Уиллу не хотелось ввязываться. Ему было наплевать, нужно Маркусу мужское влияние или нет. Да и с какой стати? Это не его дело, хоть его и прочат на эту роль. Он об этом не просил и вообще был уверен, что если Маркусу и нужен мужчина, то уж точно не такой, как он. Но он слушал Фиону, и ему становилось ясно, что в каком-то смысле он понимает Маркуса лучше, чем она, — может быть, потому, неохотно признал Уилл, что он мужчина, а Фиона — нет, и, может быть, потому, что Маркус хитер — своеобразно, по-детски, но хитер. Таких он чуял за версту.

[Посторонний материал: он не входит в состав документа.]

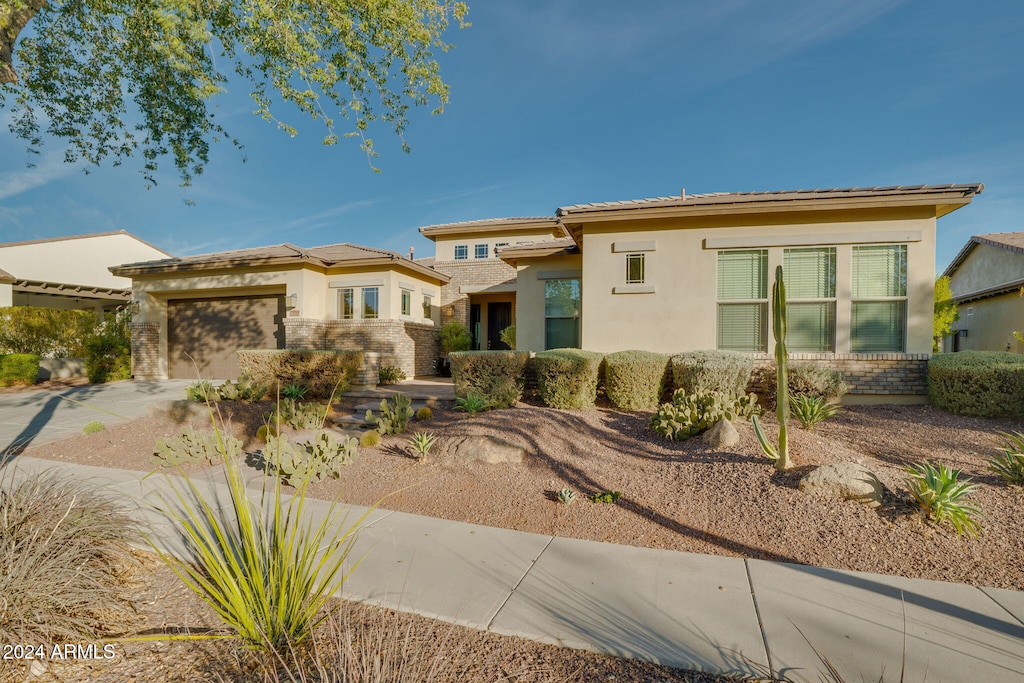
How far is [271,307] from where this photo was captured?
1398 centimetres

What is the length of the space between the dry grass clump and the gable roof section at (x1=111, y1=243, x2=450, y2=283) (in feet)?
34.3

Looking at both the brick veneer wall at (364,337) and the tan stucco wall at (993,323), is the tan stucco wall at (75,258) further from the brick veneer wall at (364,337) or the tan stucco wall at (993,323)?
the tan stucco wall at (993,323)

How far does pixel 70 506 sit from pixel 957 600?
6.29 metres

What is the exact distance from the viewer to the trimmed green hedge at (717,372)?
25.2 feet

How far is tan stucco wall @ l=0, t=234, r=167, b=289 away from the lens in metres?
20.6

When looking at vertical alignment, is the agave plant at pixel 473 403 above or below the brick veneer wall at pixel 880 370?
below

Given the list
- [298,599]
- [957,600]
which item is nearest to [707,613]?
[957,600]

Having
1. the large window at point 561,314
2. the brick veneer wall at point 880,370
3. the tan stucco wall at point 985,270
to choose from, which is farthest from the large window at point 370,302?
the tan stucco wall at point 985,270

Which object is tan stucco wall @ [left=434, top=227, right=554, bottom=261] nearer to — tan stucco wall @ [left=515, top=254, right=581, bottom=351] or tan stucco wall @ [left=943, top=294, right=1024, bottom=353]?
tan stucco wall @ [left=515, top=254, right=581, bottom=351]

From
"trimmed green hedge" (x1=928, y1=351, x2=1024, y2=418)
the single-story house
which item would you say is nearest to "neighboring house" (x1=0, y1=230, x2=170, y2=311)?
the single-story house

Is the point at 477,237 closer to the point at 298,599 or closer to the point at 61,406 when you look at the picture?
the point at 61,406

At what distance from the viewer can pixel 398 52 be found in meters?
8.53

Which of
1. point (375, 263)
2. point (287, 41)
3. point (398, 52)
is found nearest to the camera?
point (287, 41)

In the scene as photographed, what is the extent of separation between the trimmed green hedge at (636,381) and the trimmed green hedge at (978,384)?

— Вот в этом-то и дело, — решительно сказал он.
— В чем "в этом"?
— Вот почему он это сказал. Потому что знал, что таким образом добьется своего.
— Чего?
— Ну, чего ему тогда от вас было нужно. Мне кажется, он припас это на такой случай. Ядерный аргумент. О чем вы тогда спорили?
— В тот момент я еще раз решительно высказалась против вашего с ним общения.
— Ага. — Да, дела были плохи. Если Маркус решился использовать свой ядерный аргумент в вопросе, касавшемся его, Уилла, то это означало, что он увяз еще глубже, чем думал.
— Вы пытаетесь сказать то, что мне кажется? Что он ударил меня по больному месту только ради того, чтобы взять верх в споре?
— Да. Конечно.
— Маркус на такое не способен.
Уилл хмыкнул:
— Ну, как угодно…
— Вы действительно так думаете?
— Он не дурак.
— Я беспокоюсь не за его интеллект, а за его внутреннюю честность…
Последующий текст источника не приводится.